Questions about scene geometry
====================

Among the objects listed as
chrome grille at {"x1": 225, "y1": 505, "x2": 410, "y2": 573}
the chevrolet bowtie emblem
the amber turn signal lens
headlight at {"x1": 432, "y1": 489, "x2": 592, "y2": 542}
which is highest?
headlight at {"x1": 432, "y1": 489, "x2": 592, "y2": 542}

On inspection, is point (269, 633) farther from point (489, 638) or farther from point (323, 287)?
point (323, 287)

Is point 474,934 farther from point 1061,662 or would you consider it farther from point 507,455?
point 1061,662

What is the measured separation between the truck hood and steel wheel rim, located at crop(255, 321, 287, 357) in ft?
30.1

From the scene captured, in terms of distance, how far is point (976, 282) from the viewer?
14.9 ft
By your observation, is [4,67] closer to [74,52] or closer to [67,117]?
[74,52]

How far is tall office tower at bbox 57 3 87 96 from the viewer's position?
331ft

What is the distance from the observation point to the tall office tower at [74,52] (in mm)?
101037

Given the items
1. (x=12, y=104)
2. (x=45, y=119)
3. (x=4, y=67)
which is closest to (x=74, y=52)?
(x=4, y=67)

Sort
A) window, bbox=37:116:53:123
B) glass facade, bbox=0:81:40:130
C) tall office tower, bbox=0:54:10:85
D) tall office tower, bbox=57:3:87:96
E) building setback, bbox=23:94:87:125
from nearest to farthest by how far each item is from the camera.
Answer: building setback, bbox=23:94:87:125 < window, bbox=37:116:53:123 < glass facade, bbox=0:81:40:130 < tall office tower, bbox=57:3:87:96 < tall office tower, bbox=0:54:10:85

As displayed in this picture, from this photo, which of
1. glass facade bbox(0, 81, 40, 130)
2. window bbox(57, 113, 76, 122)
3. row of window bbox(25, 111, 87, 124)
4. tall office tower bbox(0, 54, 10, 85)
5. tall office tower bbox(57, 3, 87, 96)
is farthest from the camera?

====================

#### Work to be completed:
Please pull out every line of the listing above, word for word, with nothing altered.

#### The reply:
Among the objects listed as
chrome grille at {"x1": 225, "y1": 505, "x2": 410, "y2": 573}
the chevrolet bowtie emblem
the amber turn signal lens
headlight at {"x1": 432, "y1": 489, "x2": 592, "y2": 542}
which is highest?
headlight at {"x1": 432, "y1": 489, "x2": 592, "y2": 542}

On inspection, is point (269, 633) farther from point (489, 638) or farther from point (323, 287)?
point (323, 287)

Is point 474,934 farther from point 1061,662 or would you consider it farther from point 507,455?
point 1061,662

What is the measured separation between the truck hood and steel wheel rim, located at crop(255, 321, 287, 357) in ft?
30.1

From the scene captured, in terms of distance, how far is point (976, 282) from the viewer?
14.9 ft
By your observation, is [4,67] closer to [74,52] or closer to [67,117]?
[74,52]

How far is tall office tower at bbox 57 3 87 96 from the viewer's position?
331ft

What is the distance from the observation point to the tall office tower at [74,52] (in mm)?
101037

Given the items
1. (x=12, y=104)
2. (x=45, y=119)
3. (x=4, y=67)
which is closest to (x=74, y=52)?
(x=4, y=67)

Sort
A) window, bbox=37:116:53:123
B) glass facade, bbox=0:81:40:130
C) tall office tower, bbox=0:54:10:85
D) tall office tower, bbox=57:3:87:96
E) building setback, bbox=23:94:87:125
from nearest to farthest by how far each item is from the camera.
Answer: building setback, bbox=23:94:87:125 < window, bbox=37:116:53:123 < glass facade, bbox=0:81:40:130 < tall office tower, bbox=57:3:87:96 < tall office tower, bbox=0:54:10:85

As displayed in this picture, from this photo, which of
1. glass facade bbox(0, 81, 40, 130)
2. window bbox(57, 113, 76, 122)
3. row of window bbox(25, 111, 87, 124)
4. tall office tower bbox(0, 54, 10, 85)
5. tall office tower bbox(57, 3, 87, 96)
is farthest from the camera?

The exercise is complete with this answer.